経済的に重要な淡水魚のひとつアユ。彼らは「浅瀬で産卵する」といわれていますが、意外とそうではないのかもしれない、という研究結果が発表されました。

高津川とアユ

島根県の西部を流れる高津川。一級河川でありながら流域にダムがなく、清流として知られています。

この高津川は古くから良質なアユが多産する川として知られ、かつては大名への献上品としても用いられてきた歴史があります。流域では現在も、焼干しにしたアユでダシをとった雑煮が親しまれています。

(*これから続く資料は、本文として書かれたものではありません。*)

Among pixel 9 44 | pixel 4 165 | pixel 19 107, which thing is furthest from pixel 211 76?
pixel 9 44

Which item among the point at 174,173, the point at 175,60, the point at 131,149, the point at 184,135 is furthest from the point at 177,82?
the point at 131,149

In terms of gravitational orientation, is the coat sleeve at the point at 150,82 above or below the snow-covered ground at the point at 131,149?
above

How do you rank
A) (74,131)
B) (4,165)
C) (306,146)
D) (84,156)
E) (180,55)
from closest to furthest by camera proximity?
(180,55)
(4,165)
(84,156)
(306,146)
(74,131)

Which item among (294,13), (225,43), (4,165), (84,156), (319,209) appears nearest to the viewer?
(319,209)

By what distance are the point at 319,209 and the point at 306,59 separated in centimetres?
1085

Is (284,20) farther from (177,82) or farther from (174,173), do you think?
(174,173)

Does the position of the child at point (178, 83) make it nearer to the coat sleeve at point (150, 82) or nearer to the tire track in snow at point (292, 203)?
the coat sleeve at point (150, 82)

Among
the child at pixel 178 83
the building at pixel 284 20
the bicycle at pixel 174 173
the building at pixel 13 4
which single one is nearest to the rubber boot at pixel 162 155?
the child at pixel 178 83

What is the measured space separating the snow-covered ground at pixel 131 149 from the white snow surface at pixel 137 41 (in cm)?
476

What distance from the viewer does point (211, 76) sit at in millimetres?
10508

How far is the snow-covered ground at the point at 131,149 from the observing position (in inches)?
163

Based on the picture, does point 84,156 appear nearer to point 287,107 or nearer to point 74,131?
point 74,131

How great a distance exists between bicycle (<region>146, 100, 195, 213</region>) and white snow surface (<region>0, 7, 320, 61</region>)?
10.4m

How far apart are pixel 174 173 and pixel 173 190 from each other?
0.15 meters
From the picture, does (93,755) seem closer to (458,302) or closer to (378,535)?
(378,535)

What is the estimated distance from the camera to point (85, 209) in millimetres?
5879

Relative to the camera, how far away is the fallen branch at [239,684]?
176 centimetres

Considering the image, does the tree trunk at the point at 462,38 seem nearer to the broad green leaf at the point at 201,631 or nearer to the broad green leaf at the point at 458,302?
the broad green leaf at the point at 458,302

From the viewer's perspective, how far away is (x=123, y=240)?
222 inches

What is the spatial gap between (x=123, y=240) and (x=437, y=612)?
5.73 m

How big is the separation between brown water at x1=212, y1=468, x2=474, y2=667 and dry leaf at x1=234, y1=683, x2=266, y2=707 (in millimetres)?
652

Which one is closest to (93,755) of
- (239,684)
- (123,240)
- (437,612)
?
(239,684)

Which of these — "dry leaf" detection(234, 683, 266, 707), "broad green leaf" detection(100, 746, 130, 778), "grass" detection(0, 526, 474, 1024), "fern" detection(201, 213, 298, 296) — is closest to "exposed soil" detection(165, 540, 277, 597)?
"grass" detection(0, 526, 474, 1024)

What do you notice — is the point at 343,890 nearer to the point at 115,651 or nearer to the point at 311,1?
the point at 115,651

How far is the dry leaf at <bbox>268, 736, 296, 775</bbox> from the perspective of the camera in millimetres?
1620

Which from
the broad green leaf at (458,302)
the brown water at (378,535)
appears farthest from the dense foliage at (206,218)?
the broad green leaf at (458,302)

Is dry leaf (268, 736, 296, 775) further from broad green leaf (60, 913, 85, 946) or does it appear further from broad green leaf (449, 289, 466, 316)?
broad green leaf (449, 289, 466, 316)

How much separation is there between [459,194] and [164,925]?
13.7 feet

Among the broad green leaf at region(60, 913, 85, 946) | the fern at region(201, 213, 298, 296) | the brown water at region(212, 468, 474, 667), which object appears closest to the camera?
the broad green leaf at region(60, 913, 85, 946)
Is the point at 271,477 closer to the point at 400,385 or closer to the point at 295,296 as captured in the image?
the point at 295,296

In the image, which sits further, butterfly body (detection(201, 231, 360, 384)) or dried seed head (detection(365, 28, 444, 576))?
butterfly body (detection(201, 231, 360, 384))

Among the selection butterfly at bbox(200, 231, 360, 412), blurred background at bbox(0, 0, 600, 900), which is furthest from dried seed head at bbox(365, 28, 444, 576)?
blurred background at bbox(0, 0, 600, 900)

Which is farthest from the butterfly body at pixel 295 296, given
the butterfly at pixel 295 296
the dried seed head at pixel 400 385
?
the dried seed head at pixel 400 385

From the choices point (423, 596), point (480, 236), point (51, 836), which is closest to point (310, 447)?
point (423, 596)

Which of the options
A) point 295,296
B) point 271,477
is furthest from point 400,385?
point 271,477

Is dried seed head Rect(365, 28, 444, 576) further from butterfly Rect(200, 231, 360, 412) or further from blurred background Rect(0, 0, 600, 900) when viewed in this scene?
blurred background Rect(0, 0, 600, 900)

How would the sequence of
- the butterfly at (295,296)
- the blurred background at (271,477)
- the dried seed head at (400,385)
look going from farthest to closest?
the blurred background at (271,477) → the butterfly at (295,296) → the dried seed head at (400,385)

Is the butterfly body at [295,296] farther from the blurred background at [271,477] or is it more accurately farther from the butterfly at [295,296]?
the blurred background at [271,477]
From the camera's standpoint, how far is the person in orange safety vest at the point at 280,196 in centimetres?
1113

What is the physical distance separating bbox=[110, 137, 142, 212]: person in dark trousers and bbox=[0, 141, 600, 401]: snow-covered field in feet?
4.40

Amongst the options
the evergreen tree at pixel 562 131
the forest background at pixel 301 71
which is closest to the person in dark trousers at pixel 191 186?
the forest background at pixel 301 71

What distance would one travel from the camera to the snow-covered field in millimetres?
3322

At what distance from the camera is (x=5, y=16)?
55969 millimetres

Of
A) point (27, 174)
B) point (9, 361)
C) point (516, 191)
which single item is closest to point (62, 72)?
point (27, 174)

環境DNA分析で進むアユの研究 「浅場で産卵」だけではない可能性
高津川流域の風景(提供:PhotoAC)(画像=『TSURINEWS』より 引用)

もちろんアユ釣りも盛んで、コロナ禍以前はこの川の美味しいアユを求め、他地域からも釣り人が訪れたそうです。高津川のアユは水産資源としても観光資源としても欠かせない存在だといえるでしょう。  

環境DNAを分析

この高津川にて、福岡工業大学と山口大学の研究チームが「環境DNA分析分析」という手法でアユの生息・産卵の実態を調査しました。これは川の水に含まれる魚などの生物のフンや、皮膚、分泌物などのDNAを読みとくというもので、その場所にどんな種の生物がいるのか特定することが可能となる画期的な調査方法です。

環境DNA分析で進むアユの研究 「浅場で産卵」だけではない可能性
アユ(提供:PhotoAC)(画像=『TSURINEWS』より 引用)

アユの産卵期には、精子等の生殖細胞や産卵行動に伴う親魚由来の体細胞由来のDNAが、産卵場所付近の水域で一時的に増加すると見られています。そのためそれらのDNAデータから、付近のアユの産卵行動について分析することが可能になるのです。

高津川のアユは年々減少していることが指摘されており、それを止めるための有効な対策を見つけることが喫緊の課題となっています。産卵行動を調査するのもその解決策の一つになると目されています。